TASK TO COMPLETE:
All of the entries below should be printed exactly; the pictures are to be left out.
[[ LISTED RECORDS open ]]
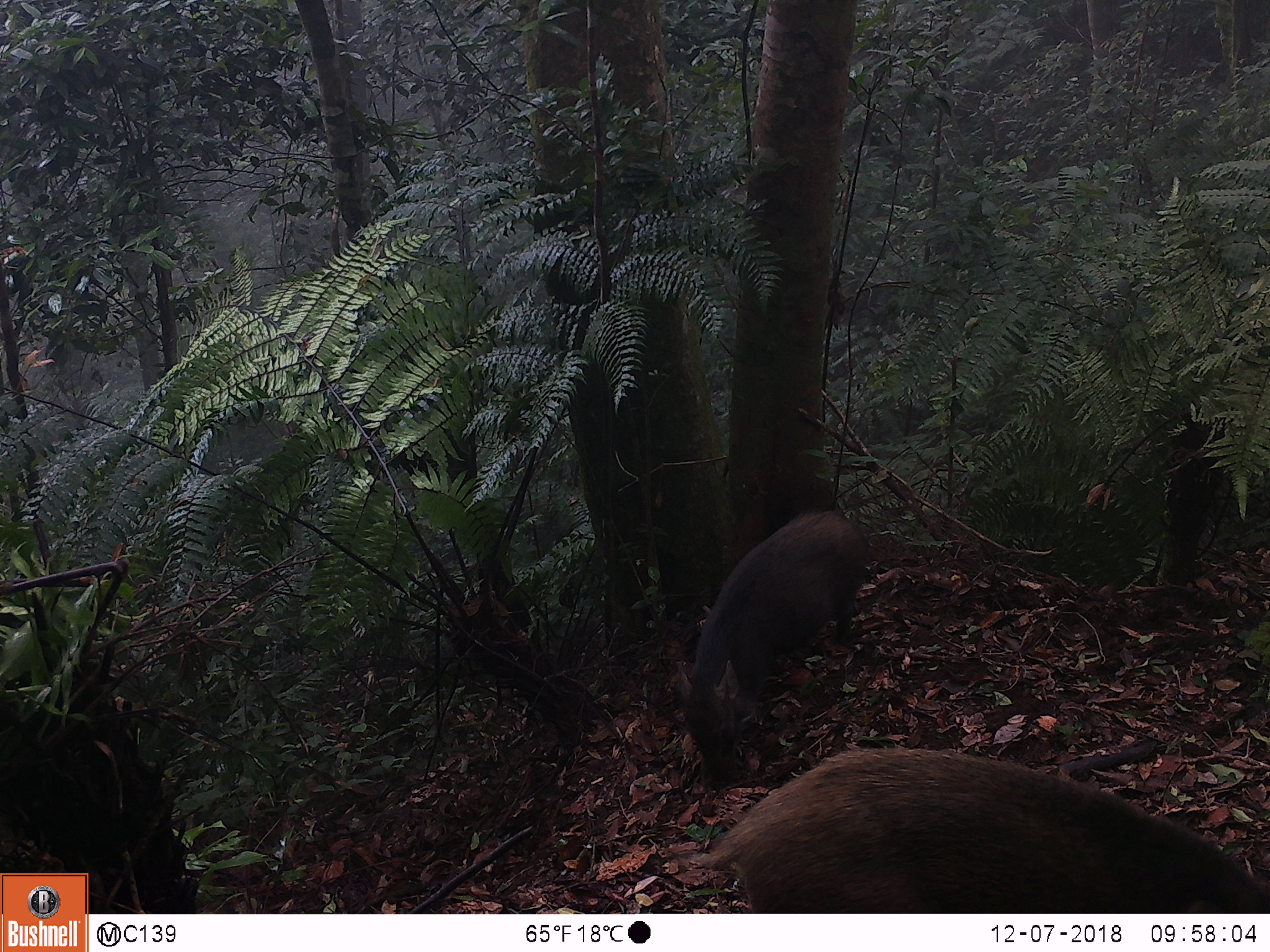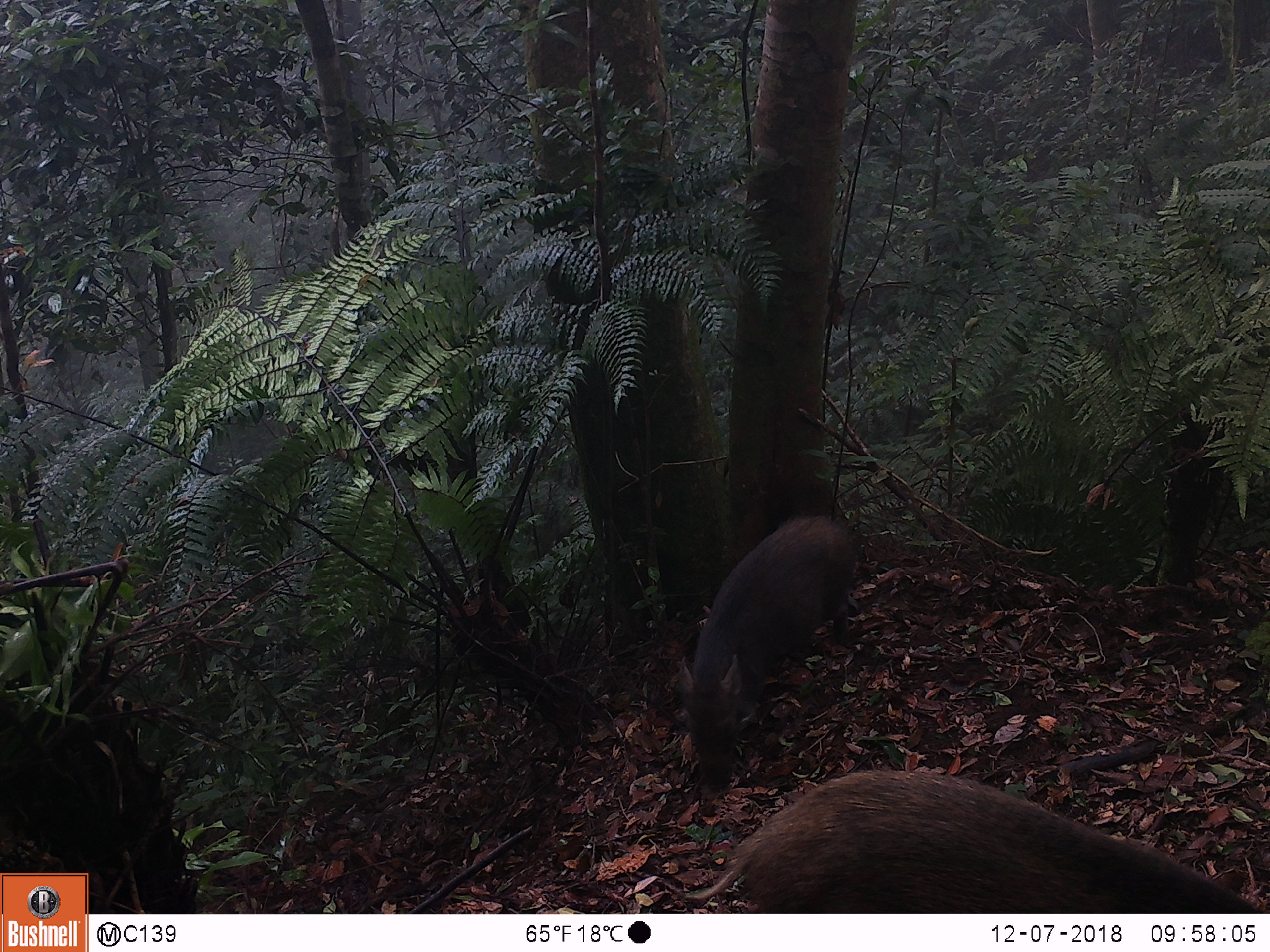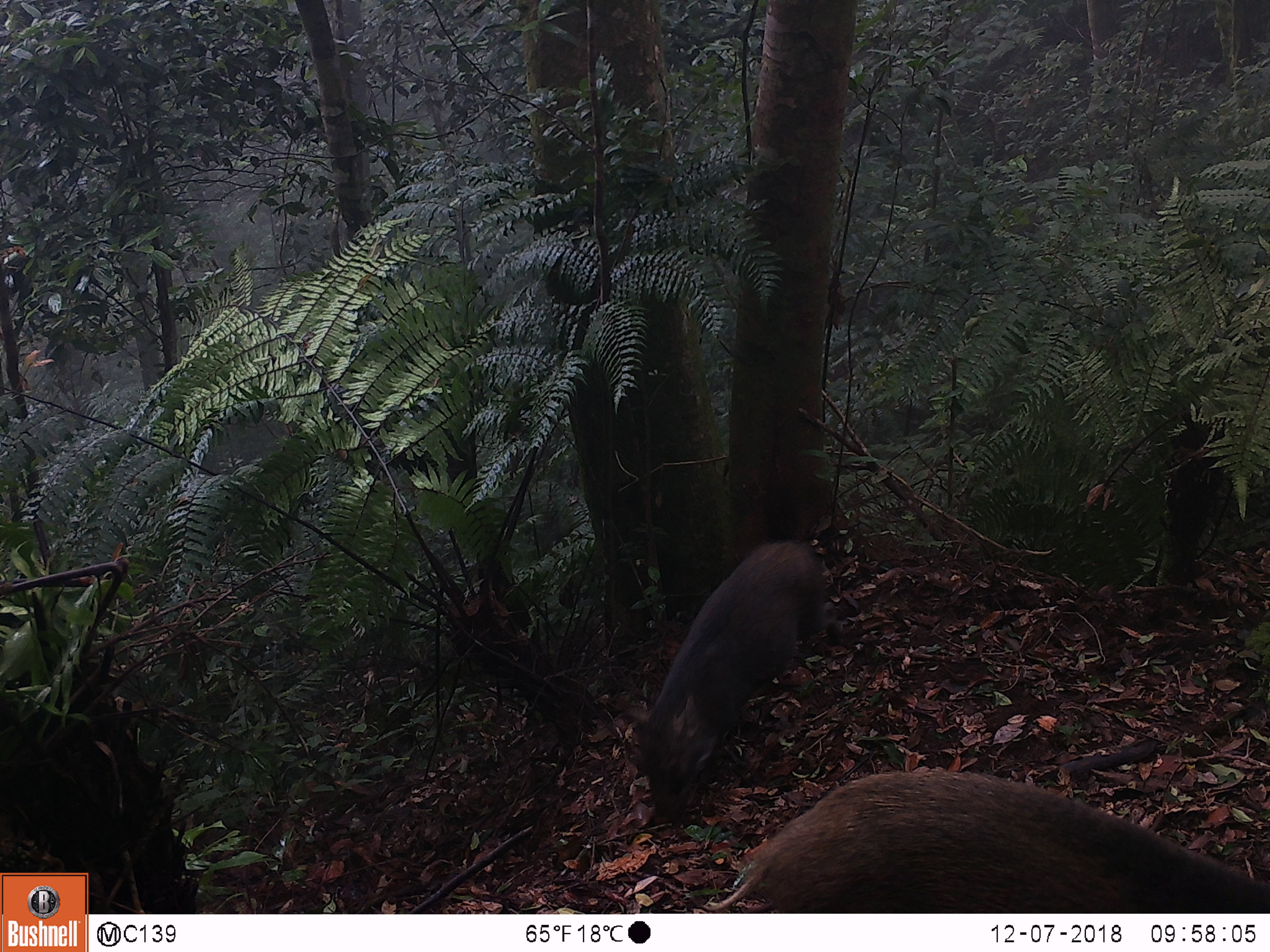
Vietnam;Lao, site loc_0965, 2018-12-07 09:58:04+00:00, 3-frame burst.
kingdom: Animalia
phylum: Chordata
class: Mammalia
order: Artiodactyla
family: Suidae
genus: Sus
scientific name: Sus scrofa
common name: eurasian wild pig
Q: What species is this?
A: Eurasian wild pig (Sus scrofa).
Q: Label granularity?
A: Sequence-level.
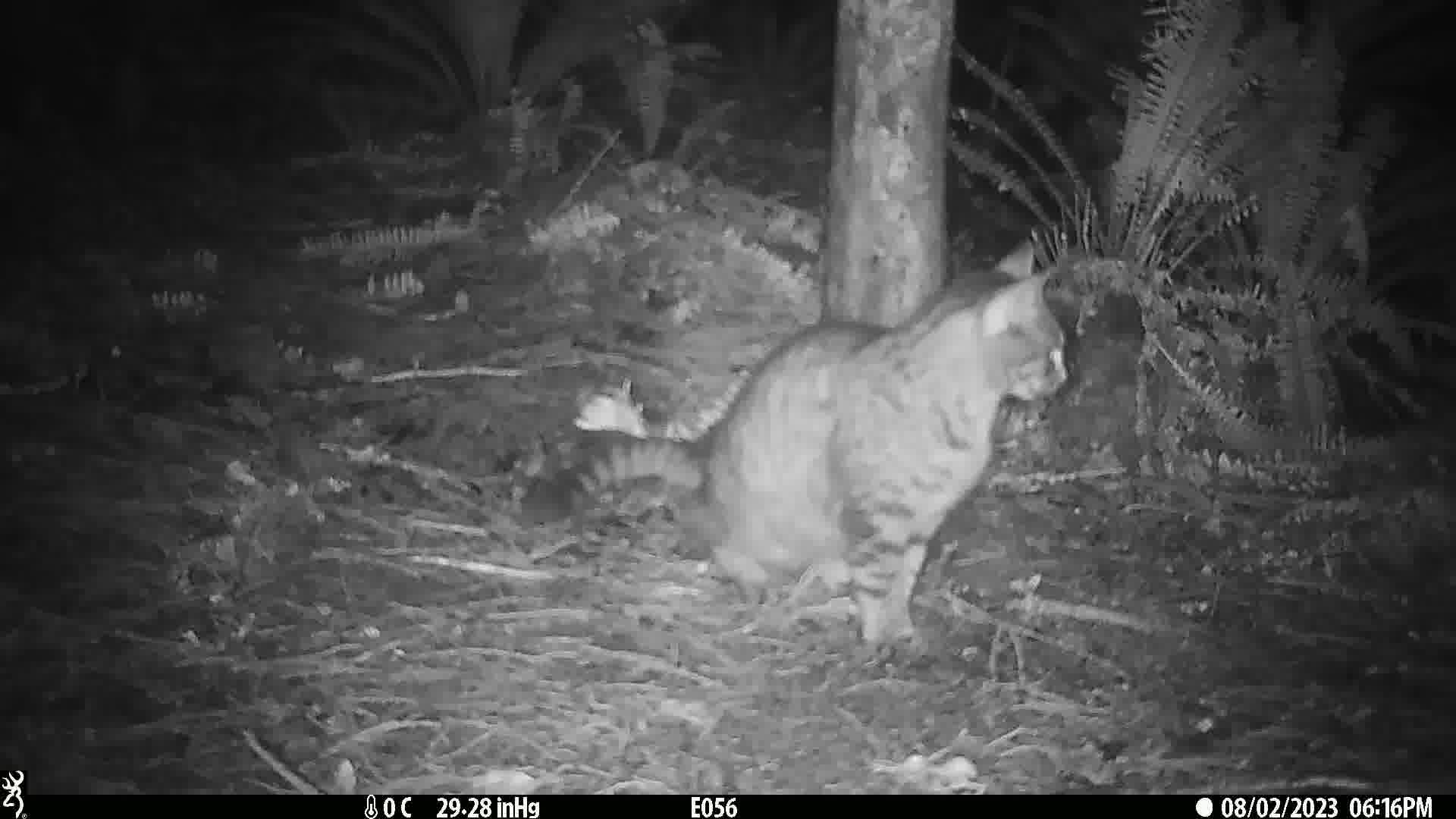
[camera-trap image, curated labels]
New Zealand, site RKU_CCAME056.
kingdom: Animalia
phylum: Chordata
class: Mammalia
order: Carnivora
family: Felidae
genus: Felis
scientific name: Felis catus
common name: domestic cat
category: cat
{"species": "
[[ LISTED RECORDS closed ]]
SOLVED PROBLEM:
Vietnam;Lao, site loc_0965, 2018-12-07 09:58:04+00:00, 3-frame burst.
kingdom: Animalia
phylum: Chordata
class: Mammalia
order: Artiodactyla
family: Suidae
genus: Sus
scientific name: Sus scrofa
common name: eurasian wild pig
Q: What species is this?
A: Eurasian wild pig (Sus scrofa).
Q: Label granularity?
A: Sequence-level.
[camera-trap image, curated labels]
New Zealand, site RKU_CCAME056.
kingdom: Animalia
phylum: Chordata
class: Mammalia
order: Carnivora
family: Felidae
genus: Felis
scientific name: Felis catus
common name: domestic cat
category: cat
{"species": "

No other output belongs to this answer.